### Texte fourni

┌────────

Bio Linéaires : Le 22e baromètre de la consommation de l’Agence Bio montre la fin de la baisse de la consommation des produits bio. Selon vous, quelles en sont les principales raisons ?
Jean Verdier : Deux choses. D’une part, le comportement du consommateur. Il y a eu beaucoup moins d’inflation au cours de 2024 donc il y a eu une relative possibilité de revenir vers l’achat auquel tient le consommateur, c’est-à-dire le plaisir, la convivialité et le produit bio est au centre de cette réponse. Les gens ont augmenté leur panier et leur fréquentation en magasin spécialisé bio.
Ceci dit, on n’est pas encore revenu au niveau d’il y a quelques années, à savoir que la fréquence d’achat était à 70 % une fois par mois, elle est tombée à 50 %. Charge à nous, Agence Bio, avec les autres opérateurs qui communiquent de faire revenir cette fréquence d’achat auprès de l’ensemble des consommateurs et de reconquérir les consommateurs que l’on a perdu en route.

└────────

### Données fournies
┌────────

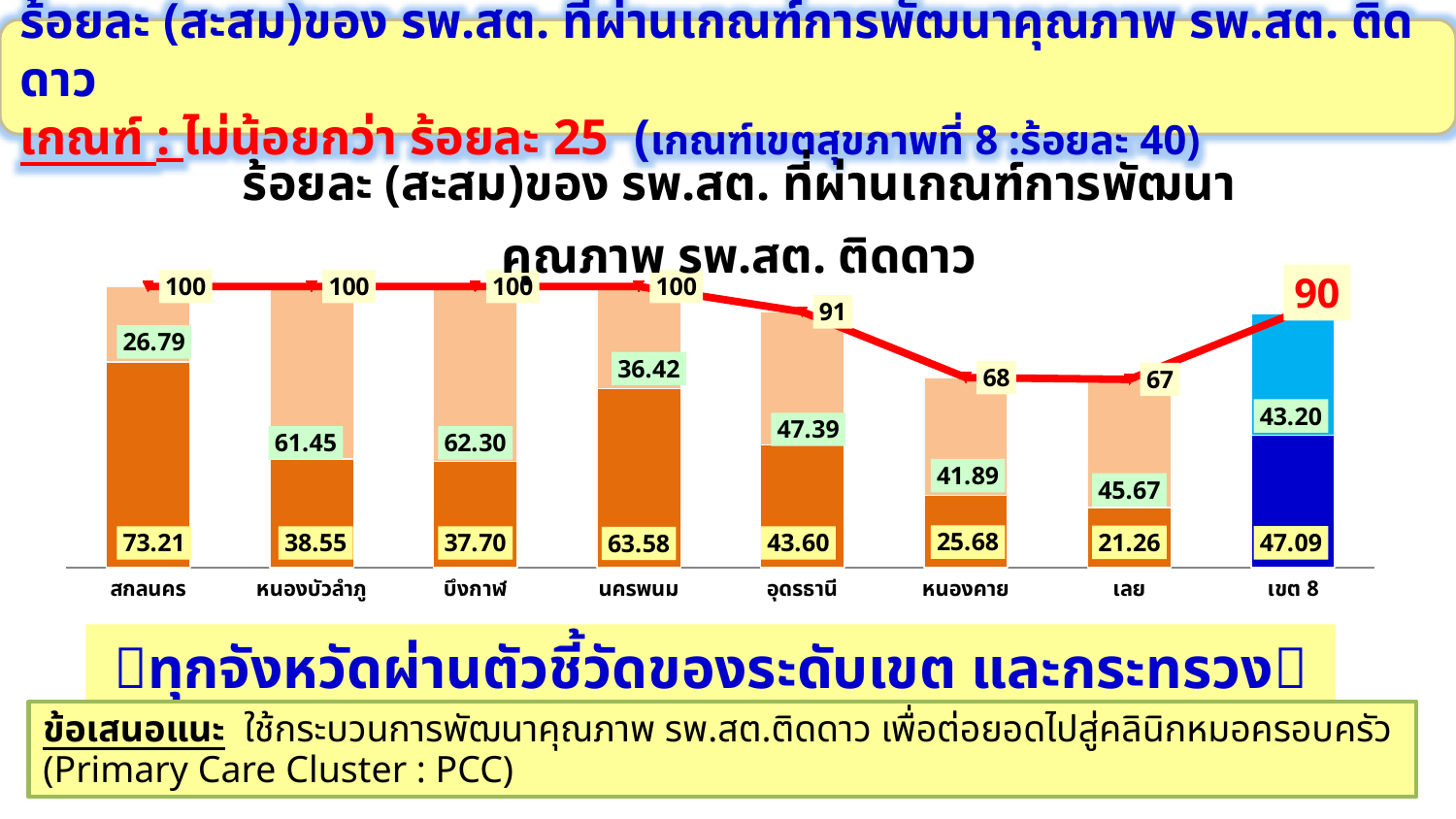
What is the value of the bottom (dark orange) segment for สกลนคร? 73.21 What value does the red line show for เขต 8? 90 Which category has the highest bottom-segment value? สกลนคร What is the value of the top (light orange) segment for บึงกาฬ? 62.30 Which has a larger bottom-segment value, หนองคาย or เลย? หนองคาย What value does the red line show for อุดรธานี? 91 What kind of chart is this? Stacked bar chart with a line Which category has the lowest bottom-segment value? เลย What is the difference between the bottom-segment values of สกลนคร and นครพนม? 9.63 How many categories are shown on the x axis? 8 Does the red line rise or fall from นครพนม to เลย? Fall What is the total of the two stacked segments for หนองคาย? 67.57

└────────

### Questions à traiter
**A.** Répondez à ces questions sur le texte sur la consommation bio :
(i) Quel numéro porte le baromètre de la consommation de l'Agence Bio cité ?
(ii) Selon Jean Verdier, de quoi y a-t-il eu beaucoup moins au cours de 2024 ?
(iii) À quel pourcentage la fréquence d'achat d'une fois par mois est-elle tombée ?
**B.** Veuillez recopier le passage du texte sur la consommation bio qui commence à « Bio Linéaires : Le » et se termine à « magasin spécialisé bio. ».
Le matériel ne joue aucun rôle dans ce travail.

### Réponses par tâche
**A.**
(i) C'est le 22e baromètre.
(ii) Il y a eu beaucoup moins d'inflation.
(iii) Elle est tombée à 50 %.

**B.**
Bio Linéaires : Le 22e baromètre de la consommation de l’Agence Bio montre la fin de la baisse de la consommation des produits bio. Selon vous, quelles en sont les principales raisons ?
Jean Verdier : Deux choses. D’une part, le comportement du consommateur. Il y a eu beaucoup moins d’inflation au cours de 2024 donc il y a eu une relative possibilité de revenir vers l’achat auquel tient le consommateur, c’est-à-dire le plaisir, la convivialité et le produit bio est au centre de cette réponse. Les gens ont augmenté leur panier et leur fréquentation en magasin spécialisé bio.